I think you make a good point regarding “tapas.” The whole “small plates” thing remains big here and that’s when I’ll see cheeses offered. I just spot checked Per Se, TFL and Jean Georges. None of them specifically mention cheeses.
I should add that in some places in Italy you will sometimes see cheese offered as a main course, after the pasta, not just a dessert course. Tourists have embraced the insalata caprese – fresh mozzarella with fresh tomatoes and fresh basil – as a starter course, but typically southern Italians would eat it as a second main course, or as a complete lunch. In some of the parts of central and northern Italy where pasta is eggy and rich and the red wine is very strong, people will sometimes order cheese for their only main course instead of meat. The Slow Food movement seems to be putting more cheese on restaurant menus, plus the inclination of some Italians to become vegetarians.
But you can go for quite some distance in many parts of Italy and not find much cheese, or that is being used only sparingly.

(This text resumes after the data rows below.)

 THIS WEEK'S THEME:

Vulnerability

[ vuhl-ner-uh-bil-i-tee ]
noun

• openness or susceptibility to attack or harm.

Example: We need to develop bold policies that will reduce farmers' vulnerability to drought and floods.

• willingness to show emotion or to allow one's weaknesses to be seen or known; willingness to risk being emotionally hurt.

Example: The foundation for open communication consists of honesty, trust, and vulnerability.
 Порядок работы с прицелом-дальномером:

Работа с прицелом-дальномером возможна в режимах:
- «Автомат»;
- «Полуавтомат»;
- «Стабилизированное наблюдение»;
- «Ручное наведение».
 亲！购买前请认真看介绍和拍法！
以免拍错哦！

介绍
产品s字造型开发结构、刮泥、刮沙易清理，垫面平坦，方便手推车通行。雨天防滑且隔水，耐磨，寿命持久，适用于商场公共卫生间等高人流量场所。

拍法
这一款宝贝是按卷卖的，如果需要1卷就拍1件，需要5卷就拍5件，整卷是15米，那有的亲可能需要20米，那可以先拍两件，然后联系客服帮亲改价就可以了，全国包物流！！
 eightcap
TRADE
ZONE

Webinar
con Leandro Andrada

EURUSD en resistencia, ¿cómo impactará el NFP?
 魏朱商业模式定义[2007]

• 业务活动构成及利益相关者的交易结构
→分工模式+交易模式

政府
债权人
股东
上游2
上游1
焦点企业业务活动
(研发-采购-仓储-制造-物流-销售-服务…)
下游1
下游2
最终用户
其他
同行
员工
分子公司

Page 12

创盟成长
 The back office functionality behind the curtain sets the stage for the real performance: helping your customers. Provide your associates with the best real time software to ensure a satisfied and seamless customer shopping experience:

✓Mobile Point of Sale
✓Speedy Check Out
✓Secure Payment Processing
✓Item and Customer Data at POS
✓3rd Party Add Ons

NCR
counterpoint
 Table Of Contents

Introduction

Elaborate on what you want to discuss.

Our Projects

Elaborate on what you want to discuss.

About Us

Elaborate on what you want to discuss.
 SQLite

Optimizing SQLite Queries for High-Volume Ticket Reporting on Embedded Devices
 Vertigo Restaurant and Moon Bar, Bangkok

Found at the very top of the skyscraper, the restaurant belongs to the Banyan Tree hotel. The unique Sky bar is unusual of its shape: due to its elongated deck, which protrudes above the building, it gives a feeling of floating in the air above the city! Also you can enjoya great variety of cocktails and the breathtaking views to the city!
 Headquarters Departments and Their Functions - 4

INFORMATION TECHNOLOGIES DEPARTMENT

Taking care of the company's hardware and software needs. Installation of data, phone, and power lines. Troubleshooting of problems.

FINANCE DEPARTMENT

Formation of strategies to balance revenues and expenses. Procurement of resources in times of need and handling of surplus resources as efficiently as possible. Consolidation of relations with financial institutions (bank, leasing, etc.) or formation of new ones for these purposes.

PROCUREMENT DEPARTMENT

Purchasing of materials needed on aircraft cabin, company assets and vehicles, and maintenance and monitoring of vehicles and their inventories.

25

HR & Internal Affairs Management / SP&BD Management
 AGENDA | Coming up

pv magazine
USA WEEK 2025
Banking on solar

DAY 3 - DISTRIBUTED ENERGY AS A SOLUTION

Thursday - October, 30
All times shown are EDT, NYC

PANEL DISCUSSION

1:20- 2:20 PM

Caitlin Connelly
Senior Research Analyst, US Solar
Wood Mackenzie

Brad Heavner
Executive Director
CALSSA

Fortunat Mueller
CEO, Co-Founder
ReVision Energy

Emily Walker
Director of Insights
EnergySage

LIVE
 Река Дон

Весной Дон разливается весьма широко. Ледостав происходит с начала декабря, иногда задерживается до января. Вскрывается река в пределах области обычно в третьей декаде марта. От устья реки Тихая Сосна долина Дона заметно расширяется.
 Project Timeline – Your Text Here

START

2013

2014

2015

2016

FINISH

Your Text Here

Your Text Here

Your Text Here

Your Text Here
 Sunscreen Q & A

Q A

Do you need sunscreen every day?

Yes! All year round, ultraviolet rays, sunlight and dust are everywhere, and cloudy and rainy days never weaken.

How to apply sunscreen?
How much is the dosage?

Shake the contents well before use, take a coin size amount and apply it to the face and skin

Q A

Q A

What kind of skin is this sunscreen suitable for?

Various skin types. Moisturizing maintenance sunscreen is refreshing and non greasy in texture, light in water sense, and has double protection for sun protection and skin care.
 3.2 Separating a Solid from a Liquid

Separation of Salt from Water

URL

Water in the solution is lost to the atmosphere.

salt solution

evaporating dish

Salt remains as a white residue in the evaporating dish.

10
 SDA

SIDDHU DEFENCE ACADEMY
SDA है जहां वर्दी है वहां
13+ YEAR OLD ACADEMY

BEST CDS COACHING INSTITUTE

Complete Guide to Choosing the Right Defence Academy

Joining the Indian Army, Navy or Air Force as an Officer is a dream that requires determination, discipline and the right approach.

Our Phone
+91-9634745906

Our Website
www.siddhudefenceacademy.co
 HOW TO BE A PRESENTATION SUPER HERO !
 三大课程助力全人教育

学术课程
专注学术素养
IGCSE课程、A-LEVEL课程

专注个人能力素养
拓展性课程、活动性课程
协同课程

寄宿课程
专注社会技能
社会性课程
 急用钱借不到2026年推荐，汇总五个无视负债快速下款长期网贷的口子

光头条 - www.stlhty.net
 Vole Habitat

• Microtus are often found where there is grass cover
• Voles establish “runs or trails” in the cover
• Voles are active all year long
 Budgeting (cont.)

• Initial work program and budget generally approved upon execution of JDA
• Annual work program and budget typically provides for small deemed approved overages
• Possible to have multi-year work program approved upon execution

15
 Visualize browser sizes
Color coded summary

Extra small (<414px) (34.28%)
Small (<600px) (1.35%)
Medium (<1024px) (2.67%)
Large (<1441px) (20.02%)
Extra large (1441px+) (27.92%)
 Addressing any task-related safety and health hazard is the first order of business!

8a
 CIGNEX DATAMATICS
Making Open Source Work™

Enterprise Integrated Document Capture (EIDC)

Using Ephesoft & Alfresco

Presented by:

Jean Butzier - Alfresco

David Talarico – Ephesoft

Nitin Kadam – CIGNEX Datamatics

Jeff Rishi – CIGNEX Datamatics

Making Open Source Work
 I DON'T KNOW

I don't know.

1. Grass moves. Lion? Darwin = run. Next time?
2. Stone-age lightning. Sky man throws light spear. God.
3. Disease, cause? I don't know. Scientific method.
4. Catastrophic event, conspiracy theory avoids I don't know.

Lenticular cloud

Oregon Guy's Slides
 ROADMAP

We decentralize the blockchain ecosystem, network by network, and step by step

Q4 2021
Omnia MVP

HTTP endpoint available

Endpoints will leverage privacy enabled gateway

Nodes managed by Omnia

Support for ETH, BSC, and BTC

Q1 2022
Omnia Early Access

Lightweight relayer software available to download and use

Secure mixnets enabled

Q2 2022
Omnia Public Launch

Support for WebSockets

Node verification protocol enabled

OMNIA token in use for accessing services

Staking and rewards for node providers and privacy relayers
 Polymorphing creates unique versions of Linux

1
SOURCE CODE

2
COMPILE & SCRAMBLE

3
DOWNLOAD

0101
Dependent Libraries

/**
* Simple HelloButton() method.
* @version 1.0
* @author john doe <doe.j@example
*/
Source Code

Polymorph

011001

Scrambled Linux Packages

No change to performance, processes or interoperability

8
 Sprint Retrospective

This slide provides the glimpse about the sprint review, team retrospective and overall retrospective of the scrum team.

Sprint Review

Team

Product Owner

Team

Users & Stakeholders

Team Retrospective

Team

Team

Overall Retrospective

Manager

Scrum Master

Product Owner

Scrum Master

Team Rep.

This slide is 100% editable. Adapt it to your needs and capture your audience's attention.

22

A great deal of Italy is totally unsuited for grazing animals, and there is no great distribution system for cheeses within Italy (or much demand for non-local cheese but for what Eataly and the like is creating in big urban centers).
I wont deny the sterotype of food drenched in cheap cheese sure it exists everywhere. Tex Mex and Italian American are often great offenders but I would not place Florida as one of the US’s great dairy regions and cheese would not be on my list of expectations there. PA has some truly fine cheesemaking going on and it is often featured on local menus. Here in Philly at a decent restaurant I would be dissapointed with inferior cheese.
Oh “arsed” isn’t really unfriendly. It’s just a jokily modern alternative to “bothered”. The Queen was once caught on microphone saying to Prince Philip: “I can’t be arsed to cook tonight, let’s order a delivery pizza”.